- _Texte proposé_
======

Le réveillon de Noël se déroulait hier soir, au Zénith parisien,
lors de la halte française des américains The Strokes, venus bien accompagnés de
leurs camarades Ben Kweller et Kings of Leon. Récit d’une soirée magistrale où
le père Noël dansait le pogo dans la fosse… Les plannings des concerts
parisiens ont de quoi faire sourire : hier soir, The Strokes, accompagnés des
Kings of Leon et de Ben Kweller remplissaient très logiquement un Zénith de
jeunes avides de rock’n’roll vintage. Le soir précédent, au même endroit, Ian
(in)"Cult" Astbury tentait de faire croire à une foule compacte qu’il était la
réincarnation du roi lézard aux commandes d’une douteuse reformation des Doors.
Entre ces jeunes et fringants revivalistes qui singent avec énergie leurs
ancêtres et ces vieux croûtons qui tentent de rouvrir les portes de la
perception à coup de lightshows stroboscopiques et de fumigènes à la fraise,
vous comprendrez aisément que j’ai choisi de me rendre à l’unique date française
des New-yorkais de The Strokes venus présenter leur deuxième album, Room on
Fire.

======

- _Série d'exercices_
(1) D'après le compte rendu du concert des Strokes, quel album le groupe était-il venu présenter au Zénith ?
(2) Dans le compte rendu du concert des Strokes, substituez « Olympia » à « Zénith » en recopiant le passage qui commence par « Le réveillon de » et qui se termine après « reformation des Doors. ».
(3) Prolongez le compte rendu du concert des Strokes au Zénith en reprenant juste après sa dernière phrase.

[Données issues d'une collecte]
======

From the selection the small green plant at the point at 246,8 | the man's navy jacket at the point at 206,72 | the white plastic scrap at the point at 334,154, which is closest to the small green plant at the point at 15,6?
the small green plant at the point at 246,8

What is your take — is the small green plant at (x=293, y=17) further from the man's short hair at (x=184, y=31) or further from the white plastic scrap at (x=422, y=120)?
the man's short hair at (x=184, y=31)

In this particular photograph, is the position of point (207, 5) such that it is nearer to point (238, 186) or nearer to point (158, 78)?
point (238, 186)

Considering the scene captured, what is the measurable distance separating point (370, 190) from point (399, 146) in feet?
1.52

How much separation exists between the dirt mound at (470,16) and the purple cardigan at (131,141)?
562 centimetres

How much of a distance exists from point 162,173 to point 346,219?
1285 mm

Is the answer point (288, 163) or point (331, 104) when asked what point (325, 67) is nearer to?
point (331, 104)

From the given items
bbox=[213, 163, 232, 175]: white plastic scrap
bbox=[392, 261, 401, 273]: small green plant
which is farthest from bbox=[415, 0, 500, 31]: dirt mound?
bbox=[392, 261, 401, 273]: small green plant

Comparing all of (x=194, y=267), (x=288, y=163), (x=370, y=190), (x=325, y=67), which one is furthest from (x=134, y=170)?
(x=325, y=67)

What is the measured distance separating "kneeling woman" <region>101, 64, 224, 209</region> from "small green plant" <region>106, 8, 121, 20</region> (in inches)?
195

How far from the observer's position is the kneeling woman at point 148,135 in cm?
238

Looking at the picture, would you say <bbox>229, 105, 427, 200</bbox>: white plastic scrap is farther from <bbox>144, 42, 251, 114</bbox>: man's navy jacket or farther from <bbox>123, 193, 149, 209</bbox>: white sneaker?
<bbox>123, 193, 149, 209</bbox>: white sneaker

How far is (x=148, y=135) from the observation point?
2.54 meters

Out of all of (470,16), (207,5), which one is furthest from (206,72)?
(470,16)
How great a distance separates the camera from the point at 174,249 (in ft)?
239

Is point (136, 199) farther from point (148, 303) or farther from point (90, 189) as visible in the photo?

======

- _Corrigés par exercice_
(1) Room on Fire, leur deuxième album.

(2)
Le réveillon de Noël se déroulait hier soir, au Olympia parisien,
lors de la halte française des américains The Strokes, venus bien accompagnés de
leurs camarades Ben Kweller et Kings of Leon. Récit d’une soirée magistrale où
le père Noël dansait le pogo dans la fosse… Les plannings des concerts
parisiens ont de quoi faire sourire : hier soir, The Strokes, accompagnés des
Kings of Leon et de Ben Kweller remplissaient très logiquement un Olympia de
jeunes avides de rock’n’roll vintage. Le soir précédent, au même endroit, Ian
(in)"Cult" Astbury tentait de faire croire à une foule compacte qu’il était la
réincarnation du roi lézard aux commandes d’une douteuse reformation des Doors.

(3)
C’est un Zénith des grands jours, rempli à ras bord, qui accueille en première
partie le jeune Ben Kweller à la tête de son énergique trio. Même si ma camarade
Caroline H. s’est déjà largement épanchée sur les multiples talents du jeune
homme lors de son concert de la veille à la Boule Noire, je vais me faire un
plaisir d’en remettre une couche.
A mon grand étonnement, ce garçon à l’allure timide s’adaptera parfaitement à la
scène disproportionnée du Zénith, alternant ballades au piano et joyeusetés
power-pop aux guitares franches. Du haut de ses vingt-deux ans, l’ami Ben a le
grand mérite d’oser se mettre en danger en improvisant sur les mélodies naïves
de son splendide album Sha Sha. Face au professionnalisme quasi étouffant
des têtes d’affiche de la soirée, Ben Kweller séduira par son naturel bon enfant
et son sens inné de la fragilité pop.
Après une courte pause, les rustiques Kings of Leon envahissent la scène pour ce
qui sera leur première prestation française. Attendus au tournant, les Kings of
Leon ne décevront aucunement, déroulant devant l’auditoire la quintessence de
leur excellent premier album Youth & Young Manhood. Même si le son
desservira le début de leur prestation, tout rentrera dans l’ordre dés le rageur
Spiral Staircase, formidable condensé du rock’n’roll sous influences des
Kings of Leon.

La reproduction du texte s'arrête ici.